One asset class that did get my attention today was the global markets. The scatter chart below shows the various benchmarks versus the EAFE index. Japan, Germany and Hong Kong are leading the broad index while the other are not too far off the mark. The EAFE was up 0.7% on the day as the news from Yellen and Greece helped restore some confidence that the global markets are headed for more stimulus and liquidity. The news brought the buyers back to the table for global stocks. Plenty of discussion about the positive outlook going forward for Europe as the EU and the ECB plan to push stimulus to kick start the economies around the continent. This is likely to have its share of stops and starts, but the outlook is for the trend to remain on an upward trajectory.
The chart below is IEV, iShares S&P Europe 350 ETF. The move closed above the November high and has a target of $46.60 currently with the 200 DMA as the next possible resistance point. If you back into a weekly chart of the ETF you see the clarity of a double bottom reversal and technically the upside is back in play for now. The pattern produces a target of $50 our roughly 10% on the upside. As we know all too well, this is just the belief based on the technical indicators… the reality is what takes place moving forward. We will set our stops in place and take it one day at a time.

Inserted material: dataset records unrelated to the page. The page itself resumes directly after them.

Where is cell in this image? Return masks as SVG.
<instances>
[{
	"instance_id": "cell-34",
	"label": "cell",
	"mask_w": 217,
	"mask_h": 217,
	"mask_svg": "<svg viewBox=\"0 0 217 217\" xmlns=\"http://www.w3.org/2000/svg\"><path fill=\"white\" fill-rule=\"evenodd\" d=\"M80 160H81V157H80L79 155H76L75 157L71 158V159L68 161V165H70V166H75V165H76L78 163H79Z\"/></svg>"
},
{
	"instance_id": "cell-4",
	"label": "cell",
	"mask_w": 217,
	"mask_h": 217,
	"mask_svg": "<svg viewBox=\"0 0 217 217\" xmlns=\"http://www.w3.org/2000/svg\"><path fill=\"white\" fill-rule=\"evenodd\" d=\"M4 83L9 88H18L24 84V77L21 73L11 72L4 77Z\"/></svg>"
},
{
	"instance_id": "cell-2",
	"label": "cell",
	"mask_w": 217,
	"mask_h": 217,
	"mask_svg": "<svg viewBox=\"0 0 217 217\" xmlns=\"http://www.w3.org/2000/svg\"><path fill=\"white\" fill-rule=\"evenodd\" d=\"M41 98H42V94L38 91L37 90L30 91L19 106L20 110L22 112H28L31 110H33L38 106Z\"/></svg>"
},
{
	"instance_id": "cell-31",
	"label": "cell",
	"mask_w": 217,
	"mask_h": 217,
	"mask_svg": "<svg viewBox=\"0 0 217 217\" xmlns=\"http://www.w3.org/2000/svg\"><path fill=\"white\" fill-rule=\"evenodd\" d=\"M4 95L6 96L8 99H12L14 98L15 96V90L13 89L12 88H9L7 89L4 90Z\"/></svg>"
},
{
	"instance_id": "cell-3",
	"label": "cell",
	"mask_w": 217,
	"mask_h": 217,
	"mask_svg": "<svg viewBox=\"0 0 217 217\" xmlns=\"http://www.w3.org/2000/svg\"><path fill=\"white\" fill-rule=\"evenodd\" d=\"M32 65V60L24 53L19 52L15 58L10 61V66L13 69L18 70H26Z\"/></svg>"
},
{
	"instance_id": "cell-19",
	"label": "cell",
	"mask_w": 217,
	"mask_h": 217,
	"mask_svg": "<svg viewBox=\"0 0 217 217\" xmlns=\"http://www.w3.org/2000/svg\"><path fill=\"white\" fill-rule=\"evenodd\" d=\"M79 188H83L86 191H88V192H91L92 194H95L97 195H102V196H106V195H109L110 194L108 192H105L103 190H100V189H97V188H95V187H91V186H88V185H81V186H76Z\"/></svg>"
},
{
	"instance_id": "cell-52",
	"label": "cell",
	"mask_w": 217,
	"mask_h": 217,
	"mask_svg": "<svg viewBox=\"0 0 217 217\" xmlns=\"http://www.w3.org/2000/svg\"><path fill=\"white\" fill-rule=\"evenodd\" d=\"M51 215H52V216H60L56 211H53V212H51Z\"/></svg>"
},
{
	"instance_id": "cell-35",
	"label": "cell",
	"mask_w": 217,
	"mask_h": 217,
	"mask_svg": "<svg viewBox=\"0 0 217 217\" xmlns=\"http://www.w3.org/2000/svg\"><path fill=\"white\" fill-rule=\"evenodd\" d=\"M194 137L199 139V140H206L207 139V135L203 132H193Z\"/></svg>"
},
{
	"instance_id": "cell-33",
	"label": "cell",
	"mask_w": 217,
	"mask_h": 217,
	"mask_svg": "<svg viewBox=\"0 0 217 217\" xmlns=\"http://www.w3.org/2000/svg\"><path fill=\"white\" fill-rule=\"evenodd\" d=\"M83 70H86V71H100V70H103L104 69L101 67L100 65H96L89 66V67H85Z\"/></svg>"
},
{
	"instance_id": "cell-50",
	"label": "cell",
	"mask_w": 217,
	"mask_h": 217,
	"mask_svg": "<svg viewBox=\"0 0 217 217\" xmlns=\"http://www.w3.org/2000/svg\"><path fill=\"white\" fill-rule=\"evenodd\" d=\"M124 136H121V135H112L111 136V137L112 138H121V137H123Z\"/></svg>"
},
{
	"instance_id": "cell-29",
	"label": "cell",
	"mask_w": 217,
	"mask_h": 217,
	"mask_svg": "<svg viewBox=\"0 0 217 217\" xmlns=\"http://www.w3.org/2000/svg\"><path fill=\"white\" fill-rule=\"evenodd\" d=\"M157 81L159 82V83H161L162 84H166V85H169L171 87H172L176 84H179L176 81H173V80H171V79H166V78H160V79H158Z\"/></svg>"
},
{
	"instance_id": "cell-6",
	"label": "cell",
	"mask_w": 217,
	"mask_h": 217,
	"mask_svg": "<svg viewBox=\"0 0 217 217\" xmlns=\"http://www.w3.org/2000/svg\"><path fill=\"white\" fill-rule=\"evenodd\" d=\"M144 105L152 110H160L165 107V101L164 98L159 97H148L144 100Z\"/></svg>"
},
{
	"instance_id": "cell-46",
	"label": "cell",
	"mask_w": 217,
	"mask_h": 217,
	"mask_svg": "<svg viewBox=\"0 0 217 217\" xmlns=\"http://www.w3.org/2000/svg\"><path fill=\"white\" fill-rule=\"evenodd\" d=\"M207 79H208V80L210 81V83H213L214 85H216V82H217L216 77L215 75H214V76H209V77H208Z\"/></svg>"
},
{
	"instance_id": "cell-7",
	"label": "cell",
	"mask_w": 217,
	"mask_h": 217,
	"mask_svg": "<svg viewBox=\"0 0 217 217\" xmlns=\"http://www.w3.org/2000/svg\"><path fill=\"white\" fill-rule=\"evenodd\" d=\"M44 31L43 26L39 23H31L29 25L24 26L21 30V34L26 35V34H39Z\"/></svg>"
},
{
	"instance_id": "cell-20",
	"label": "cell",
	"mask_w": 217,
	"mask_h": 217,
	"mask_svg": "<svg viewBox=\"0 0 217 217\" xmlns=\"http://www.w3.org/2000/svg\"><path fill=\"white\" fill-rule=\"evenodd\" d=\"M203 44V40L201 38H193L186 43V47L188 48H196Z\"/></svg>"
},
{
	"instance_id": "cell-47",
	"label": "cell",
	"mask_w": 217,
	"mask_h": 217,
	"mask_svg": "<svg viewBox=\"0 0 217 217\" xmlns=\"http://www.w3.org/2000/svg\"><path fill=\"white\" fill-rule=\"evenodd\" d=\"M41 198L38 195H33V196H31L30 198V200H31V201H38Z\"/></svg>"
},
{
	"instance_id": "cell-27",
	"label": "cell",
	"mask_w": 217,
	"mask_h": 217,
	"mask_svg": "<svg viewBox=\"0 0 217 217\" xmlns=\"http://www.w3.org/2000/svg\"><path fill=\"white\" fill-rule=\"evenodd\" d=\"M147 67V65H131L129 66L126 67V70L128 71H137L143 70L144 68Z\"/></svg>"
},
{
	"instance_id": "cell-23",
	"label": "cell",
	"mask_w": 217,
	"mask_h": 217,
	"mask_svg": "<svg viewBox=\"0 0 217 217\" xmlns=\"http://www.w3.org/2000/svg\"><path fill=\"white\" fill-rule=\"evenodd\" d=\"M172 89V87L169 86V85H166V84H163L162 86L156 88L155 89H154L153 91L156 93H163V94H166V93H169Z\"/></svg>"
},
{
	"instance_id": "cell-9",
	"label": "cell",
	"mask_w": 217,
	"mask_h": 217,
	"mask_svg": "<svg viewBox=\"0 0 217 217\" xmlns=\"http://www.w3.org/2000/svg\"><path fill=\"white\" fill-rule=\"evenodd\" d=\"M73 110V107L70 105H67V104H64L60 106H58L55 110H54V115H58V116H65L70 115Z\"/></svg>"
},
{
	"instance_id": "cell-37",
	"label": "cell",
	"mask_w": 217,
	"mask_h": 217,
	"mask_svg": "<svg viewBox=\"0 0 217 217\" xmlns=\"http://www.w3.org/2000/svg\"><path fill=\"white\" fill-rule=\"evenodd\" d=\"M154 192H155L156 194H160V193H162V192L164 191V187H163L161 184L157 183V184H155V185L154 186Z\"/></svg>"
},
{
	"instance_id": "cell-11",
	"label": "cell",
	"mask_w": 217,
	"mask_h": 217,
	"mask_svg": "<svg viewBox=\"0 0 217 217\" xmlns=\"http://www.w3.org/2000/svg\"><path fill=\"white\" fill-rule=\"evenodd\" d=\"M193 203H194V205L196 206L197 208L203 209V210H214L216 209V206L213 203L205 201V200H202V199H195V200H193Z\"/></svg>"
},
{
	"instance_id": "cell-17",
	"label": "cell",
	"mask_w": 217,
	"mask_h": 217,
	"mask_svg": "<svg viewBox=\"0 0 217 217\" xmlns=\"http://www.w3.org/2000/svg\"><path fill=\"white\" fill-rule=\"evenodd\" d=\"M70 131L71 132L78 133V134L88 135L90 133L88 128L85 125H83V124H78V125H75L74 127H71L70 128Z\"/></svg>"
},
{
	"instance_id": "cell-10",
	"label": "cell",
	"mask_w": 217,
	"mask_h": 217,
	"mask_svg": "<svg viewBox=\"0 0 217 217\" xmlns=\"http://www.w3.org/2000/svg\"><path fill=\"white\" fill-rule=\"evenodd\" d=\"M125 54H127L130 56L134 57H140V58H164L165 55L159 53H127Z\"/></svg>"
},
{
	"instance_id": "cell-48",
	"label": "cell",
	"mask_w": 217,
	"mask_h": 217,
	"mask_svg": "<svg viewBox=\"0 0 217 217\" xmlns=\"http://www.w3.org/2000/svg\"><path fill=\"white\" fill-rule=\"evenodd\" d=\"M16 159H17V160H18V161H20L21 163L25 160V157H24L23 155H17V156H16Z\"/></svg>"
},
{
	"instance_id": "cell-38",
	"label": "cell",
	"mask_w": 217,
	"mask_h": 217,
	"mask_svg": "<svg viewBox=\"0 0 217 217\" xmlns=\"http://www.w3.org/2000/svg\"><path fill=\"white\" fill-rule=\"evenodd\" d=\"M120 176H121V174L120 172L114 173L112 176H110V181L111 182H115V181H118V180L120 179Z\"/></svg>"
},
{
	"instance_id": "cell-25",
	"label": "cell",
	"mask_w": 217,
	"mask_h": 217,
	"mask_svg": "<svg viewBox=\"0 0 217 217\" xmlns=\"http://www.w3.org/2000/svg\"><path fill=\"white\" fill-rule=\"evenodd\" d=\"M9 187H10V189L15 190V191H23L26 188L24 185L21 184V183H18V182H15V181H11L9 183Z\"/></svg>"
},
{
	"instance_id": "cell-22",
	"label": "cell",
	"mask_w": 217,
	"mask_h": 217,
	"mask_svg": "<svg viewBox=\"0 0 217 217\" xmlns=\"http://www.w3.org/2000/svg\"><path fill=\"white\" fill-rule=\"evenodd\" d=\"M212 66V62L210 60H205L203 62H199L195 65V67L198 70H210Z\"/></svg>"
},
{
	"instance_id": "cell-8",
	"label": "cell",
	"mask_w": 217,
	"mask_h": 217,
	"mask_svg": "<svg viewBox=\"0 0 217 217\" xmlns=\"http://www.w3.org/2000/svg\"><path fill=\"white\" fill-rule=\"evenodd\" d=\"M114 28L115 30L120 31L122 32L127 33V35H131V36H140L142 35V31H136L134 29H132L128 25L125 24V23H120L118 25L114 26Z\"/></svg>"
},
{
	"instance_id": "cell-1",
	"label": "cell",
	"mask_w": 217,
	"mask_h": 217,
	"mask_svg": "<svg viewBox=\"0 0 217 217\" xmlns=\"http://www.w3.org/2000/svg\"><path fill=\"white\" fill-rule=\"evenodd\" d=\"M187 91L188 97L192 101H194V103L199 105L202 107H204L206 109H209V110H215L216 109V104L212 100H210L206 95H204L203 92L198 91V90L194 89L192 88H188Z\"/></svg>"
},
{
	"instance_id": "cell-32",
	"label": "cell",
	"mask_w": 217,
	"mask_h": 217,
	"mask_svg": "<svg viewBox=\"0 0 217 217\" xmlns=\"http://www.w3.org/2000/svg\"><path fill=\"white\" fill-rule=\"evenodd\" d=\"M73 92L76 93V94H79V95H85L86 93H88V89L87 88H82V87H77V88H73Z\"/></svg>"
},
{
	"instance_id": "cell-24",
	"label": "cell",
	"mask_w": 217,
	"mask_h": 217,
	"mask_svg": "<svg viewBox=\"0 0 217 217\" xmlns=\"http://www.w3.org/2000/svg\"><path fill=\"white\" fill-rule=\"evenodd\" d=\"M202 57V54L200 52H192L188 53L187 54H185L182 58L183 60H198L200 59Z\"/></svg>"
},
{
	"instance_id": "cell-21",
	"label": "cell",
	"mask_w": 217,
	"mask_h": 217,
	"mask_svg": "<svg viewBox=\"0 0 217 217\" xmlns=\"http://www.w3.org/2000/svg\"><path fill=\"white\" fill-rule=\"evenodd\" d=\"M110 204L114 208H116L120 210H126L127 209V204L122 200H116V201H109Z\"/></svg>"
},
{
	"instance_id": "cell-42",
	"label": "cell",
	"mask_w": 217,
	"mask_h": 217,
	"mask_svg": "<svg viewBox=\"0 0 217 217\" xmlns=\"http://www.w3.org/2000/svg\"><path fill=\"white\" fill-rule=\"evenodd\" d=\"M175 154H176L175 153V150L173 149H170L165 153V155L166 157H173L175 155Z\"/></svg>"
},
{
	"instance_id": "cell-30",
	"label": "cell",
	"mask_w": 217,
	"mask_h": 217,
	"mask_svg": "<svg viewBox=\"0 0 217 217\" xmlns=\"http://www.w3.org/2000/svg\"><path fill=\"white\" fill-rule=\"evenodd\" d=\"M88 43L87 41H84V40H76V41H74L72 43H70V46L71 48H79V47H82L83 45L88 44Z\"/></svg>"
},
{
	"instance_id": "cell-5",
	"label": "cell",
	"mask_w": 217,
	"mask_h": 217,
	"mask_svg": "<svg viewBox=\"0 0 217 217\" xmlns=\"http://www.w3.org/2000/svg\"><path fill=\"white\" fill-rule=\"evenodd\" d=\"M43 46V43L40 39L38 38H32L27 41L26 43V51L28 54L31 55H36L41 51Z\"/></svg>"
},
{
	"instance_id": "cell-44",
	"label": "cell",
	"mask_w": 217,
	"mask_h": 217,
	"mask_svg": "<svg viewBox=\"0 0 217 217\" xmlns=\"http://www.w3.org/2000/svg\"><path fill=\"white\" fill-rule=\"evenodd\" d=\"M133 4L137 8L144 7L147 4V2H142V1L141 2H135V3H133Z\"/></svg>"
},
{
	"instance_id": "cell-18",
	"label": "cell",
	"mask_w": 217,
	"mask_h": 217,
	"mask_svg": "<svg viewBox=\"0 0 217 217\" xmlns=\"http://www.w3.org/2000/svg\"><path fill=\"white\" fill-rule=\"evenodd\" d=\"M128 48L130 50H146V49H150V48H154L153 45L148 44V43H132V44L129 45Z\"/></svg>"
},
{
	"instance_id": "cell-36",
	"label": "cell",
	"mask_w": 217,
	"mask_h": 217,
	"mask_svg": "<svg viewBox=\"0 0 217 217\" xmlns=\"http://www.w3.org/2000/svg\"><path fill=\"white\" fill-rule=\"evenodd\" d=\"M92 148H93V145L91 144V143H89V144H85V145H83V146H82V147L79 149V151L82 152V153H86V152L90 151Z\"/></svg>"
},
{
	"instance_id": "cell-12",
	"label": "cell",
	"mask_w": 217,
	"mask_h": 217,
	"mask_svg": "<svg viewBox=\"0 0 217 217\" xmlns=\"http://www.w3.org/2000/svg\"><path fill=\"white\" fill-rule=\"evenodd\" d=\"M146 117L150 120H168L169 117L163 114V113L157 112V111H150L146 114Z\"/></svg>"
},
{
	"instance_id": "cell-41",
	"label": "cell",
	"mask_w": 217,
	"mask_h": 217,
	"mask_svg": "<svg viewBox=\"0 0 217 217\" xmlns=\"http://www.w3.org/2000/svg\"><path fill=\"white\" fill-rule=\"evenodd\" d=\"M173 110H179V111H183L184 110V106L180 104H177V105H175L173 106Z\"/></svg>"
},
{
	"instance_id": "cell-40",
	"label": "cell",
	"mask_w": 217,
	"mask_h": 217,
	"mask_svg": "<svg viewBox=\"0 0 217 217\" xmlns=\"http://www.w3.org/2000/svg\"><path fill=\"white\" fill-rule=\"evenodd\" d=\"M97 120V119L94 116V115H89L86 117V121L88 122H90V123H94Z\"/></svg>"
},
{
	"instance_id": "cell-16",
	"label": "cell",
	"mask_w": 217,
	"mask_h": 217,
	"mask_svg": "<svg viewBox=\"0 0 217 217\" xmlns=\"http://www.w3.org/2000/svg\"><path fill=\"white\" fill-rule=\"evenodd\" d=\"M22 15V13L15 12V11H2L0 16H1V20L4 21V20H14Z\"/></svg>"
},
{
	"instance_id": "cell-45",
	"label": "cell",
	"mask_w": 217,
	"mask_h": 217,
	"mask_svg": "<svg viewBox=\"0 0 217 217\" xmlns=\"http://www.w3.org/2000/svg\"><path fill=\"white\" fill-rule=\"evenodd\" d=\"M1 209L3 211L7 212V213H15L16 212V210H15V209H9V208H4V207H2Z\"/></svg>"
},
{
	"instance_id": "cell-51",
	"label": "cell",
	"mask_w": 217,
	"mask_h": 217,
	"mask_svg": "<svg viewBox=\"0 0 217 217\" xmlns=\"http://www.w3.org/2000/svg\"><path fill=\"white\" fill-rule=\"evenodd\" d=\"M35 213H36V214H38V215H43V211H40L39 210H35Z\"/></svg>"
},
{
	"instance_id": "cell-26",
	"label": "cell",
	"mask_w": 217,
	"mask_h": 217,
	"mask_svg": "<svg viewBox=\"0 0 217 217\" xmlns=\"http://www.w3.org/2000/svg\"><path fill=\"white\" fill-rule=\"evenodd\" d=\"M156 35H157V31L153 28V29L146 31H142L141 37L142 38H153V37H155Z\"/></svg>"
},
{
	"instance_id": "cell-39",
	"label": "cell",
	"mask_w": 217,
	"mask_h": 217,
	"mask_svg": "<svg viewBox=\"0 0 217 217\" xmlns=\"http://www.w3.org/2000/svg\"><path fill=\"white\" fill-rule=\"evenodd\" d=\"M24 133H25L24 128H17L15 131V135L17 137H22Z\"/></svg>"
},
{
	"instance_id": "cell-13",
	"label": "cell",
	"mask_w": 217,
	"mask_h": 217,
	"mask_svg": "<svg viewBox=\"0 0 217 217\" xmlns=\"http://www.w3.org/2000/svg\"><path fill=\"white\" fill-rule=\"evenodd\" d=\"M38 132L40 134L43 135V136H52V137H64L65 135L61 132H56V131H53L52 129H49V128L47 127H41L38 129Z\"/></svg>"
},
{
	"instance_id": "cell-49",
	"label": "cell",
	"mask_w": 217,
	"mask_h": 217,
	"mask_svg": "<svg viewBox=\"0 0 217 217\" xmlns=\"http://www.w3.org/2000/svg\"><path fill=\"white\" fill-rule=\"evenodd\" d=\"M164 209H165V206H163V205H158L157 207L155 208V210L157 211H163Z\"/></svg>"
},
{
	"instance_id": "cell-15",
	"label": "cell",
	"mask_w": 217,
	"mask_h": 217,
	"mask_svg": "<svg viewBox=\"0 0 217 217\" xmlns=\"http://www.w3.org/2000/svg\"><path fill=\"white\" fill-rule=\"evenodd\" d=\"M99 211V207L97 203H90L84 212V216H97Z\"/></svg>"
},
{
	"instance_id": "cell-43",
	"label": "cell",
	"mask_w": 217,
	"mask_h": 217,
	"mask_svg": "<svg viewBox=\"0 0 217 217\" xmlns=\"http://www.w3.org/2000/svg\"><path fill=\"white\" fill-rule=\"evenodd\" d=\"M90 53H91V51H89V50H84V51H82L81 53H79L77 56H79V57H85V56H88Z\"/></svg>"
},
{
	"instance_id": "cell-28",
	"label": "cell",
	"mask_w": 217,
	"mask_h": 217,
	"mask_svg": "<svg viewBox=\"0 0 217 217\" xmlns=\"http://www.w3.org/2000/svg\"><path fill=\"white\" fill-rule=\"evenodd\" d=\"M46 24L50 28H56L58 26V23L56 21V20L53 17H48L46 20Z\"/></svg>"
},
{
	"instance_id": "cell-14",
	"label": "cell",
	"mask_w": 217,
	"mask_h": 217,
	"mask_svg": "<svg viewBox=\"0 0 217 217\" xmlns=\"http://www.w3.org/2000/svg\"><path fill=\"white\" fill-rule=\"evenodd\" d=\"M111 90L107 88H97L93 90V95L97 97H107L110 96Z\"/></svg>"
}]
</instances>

The other chart of interest today was the Emerging Markets (EEM). The downtrend has been present since the high was hit in September. The drop from high to low was 18.6%, but the bounce off the lows in December has established a minor trend reversal with resistance at the $40.65 mark. We are attempting to clear that level currently and a follow through would be a positive for the asset class. The break of the downtrend off the November high is a start and positive for the short term views. The risk to this sector is obvious, but a follow through on the break higher would worth the risk/reward short term. If the longer term picture gains clarity going forward it would only add to the upside opportunity. The countries making up this sector are worth scanning for leadership as well going forward. Russia, India, Hong Kong and South Africa all came up on the scans we ran today.
The global markets are finding buyers and money flow has picked up over the last two months on higher expectations from the ECB and EU stimulus. One day at a time is the only way to take this with stops in place to manage the outlying risk of the assets.